-- INSTRUCTIONS FOR THE TASK --
Write out, please, the line containing "Looking upon this" together with all lines after it, up to and including the last one, with no other output.

+--

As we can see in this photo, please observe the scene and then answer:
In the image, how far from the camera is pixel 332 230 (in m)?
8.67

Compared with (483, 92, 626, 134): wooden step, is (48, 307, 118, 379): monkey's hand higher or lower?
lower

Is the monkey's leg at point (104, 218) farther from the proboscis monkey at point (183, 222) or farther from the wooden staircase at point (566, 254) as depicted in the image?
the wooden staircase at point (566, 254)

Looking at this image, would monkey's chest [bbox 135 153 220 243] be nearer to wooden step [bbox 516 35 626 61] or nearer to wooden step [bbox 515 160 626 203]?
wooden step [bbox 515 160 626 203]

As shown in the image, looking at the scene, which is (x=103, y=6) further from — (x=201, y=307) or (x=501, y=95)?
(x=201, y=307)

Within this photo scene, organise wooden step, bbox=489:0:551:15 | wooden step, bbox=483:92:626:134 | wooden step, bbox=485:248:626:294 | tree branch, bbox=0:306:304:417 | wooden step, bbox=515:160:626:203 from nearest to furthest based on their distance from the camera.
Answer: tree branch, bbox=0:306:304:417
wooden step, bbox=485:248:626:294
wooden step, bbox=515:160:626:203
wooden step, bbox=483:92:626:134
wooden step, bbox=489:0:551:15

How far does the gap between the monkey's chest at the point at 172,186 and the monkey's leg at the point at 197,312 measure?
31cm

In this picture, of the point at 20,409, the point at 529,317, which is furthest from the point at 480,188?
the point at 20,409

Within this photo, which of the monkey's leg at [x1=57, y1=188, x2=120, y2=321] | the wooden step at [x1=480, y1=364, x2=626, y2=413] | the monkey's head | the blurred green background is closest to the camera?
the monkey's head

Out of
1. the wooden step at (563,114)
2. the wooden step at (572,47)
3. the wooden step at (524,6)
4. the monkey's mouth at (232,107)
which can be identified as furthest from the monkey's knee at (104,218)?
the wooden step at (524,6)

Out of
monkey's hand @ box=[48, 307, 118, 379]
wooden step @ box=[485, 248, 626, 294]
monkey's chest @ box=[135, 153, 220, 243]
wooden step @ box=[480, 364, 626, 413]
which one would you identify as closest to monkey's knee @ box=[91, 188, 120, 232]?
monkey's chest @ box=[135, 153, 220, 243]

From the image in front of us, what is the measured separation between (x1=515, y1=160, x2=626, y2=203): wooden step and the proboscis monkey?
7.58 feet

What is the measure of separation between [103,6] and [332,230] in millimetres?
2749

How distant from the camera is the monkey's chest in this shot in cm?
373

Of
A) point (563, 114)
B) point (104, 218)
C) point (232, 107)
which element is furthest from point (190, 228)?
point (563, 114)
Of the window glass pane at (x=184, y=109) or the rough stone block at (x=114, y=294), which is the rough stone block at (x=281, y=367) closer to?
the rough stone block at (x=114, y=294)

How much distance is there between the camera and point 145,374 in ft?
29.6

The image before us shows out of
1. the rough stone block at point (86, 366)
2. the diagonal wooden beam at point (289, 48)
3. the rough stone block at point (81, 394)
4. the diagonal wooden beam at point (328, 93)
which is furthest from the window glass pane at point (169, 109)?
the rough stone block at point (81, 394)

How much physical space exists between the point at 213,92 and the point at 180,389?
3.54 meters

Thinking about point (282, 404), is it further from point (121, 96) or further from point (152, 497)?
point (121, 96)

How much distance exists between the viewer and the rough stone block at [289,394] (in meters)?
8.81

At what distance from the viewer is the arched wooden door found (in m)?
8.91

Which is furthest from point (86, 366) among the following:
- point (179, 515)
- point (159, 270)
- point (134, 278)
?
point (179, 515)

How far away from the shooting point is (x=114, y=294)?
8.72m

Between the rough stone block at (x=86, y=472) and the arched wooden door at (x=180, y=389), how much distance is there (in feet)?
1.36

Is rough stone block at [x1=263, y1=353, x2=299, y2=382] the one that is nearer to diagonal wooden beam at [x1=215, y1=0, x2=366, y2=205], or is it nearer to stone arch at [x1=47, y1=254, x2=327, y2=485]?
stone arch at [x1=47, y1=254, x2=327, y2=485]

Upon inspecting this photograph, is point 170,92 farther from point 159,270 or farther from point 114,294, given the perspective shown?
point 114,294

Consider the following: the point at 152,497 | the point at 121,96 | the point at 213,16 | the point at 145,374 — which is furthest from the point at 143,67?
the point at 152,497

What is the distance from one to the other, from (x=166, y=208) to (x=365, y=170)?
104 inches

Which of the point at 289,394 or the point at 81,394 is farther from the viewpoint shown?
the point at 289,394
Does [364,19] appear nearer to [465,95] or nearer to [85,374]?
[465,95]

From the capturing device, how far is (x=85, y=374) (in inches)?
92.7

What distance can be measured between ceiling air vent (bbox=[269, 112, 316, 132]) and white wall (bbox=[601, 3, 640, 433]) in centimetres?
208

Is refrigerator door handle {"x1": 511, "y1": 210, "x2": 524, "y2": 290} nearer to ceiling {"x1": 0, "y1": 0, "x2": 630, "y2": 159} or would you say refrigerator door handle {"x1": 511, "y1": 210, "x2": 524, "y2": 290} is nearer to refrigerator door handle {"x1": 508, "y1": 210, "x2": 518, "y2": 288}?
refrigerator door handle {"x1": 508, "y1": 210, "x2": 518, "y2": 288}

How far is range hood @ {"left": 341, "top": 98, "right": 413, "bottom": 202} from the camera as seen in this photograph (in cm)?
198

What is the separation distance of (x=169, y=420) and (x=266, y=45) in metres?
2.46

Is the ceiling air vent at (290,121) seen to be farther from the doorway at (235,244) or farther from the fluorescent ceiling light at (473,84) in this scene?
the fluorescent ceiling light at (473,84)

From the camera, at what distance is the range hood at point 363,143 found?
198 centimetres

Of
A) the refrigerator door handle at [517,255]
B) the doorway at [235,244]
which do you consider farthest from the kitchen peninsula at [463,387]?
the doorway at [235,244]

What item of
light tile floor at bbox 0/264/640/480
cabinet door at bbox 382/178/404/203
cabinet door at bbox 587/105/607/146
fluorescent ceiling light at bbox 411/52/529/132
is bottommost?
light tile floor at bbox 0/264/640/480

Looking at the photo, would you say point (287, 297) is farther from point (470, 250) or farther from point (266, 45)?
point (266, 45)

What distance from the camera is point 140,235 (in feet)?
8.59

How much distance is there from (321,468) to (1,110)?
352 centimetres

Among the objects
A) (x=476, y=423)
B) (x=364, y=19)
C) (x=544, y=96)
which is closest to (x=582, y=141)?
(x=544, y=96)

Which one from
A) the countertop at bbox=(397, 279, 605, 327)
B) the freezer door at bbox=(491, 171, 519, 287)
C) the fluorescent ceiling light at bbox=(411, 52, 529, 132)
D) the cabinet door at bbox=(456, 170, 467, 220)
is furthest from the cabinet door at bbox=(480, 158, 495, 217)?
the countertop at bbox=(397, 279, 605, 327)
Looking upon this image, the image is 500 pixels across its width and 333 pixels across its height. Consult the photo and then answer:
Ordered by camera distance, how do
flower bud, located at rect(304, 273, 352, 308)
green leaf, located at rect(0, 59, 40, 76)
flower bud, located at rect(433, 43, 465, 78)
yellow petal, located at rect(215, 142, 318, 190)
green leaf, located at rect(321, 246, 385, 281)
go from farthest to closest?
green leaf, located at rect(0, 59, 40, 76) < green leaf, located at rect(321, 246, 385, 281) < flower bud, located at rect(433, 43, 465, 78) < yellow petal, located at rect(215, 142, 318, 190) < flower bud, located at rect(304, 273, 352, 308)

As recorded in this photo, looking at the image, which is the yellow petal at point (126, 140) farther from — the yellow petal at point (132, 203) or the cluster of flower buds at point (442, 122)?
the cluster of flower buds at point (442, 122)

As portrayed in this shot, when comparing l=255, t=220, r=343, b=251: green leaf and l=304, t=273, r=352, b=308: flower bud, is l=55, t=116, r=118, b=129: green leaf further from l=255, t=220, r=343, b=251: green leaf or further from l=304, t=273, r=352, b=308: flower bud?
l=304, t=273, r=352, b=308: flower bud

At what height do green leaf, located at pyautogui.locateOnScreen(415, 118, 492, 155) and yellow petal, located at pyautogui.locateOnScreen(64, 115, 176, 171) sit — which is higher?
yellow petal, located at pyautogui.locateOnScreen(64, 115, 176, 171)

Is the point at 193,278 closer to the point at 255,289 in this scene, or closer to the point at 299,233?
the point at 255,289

+--

-- ANSWER TO THE EXERCISE --
Looking upon this image, the image is 500 pixels across its width and 333 pixels across its height. Consult the photo and then answer:
Ordered by camera distance, how do
flower bud, located at rect(304, 273, 352, 308)
green leaf, located at rect(0, 59, 40, 76)
flower bud, located at rect(433, 43, 465, 78)
yellow petal, located at rect(215, 142, 318, 190)
green leaf, located at rect(321, 246, 385, 281)
go from farthest to closest?
green leaf, located at rect(0, 59, 40, 76) < green leaf, located at rect(321, 246, 385, 281) < flower bud, located at rect(433, 43, 465, 78) < yellow petal, located at rect(215, 142, 318, 190) < flower bud, located at rect(304, 273, 352, 308)

As recorded in this photo, looking at the image, which is the yellow petal at point (126, 140) farther from — the yellow petal at point (132, 203) or the cluster of flower buds at point (442, 122)?
the cluster of flower buds at point (442, 122)

As portrayed in this shot, when comparing l=255, t=220, r=343, b=251: green leaf and l=304, t=273, r=352, b=308: flower bud, is l=55, t=116, r=118, b=129: green leaf further from l=255, t=220, r=343, b=251: green leaf or further from l=304, t=273, r=352, b=308: flower bud?
l=304, t=273, r=352, b=308: flower bud

At what height do green leaf, located at pyautogui.locateOnScreen(415, 118, 492, 155) and yellow petal, located at pyautogui.locateOnScreen(64, 115, 176, 171) sit — which is higher?
yellow petal, located at pyautogui.locateOnScreen(64, 115, 176, 171)

Is the point at 193,278 closer to the point at 255,289 in this scene, or closer to the point at 299,233?
the point at 255,289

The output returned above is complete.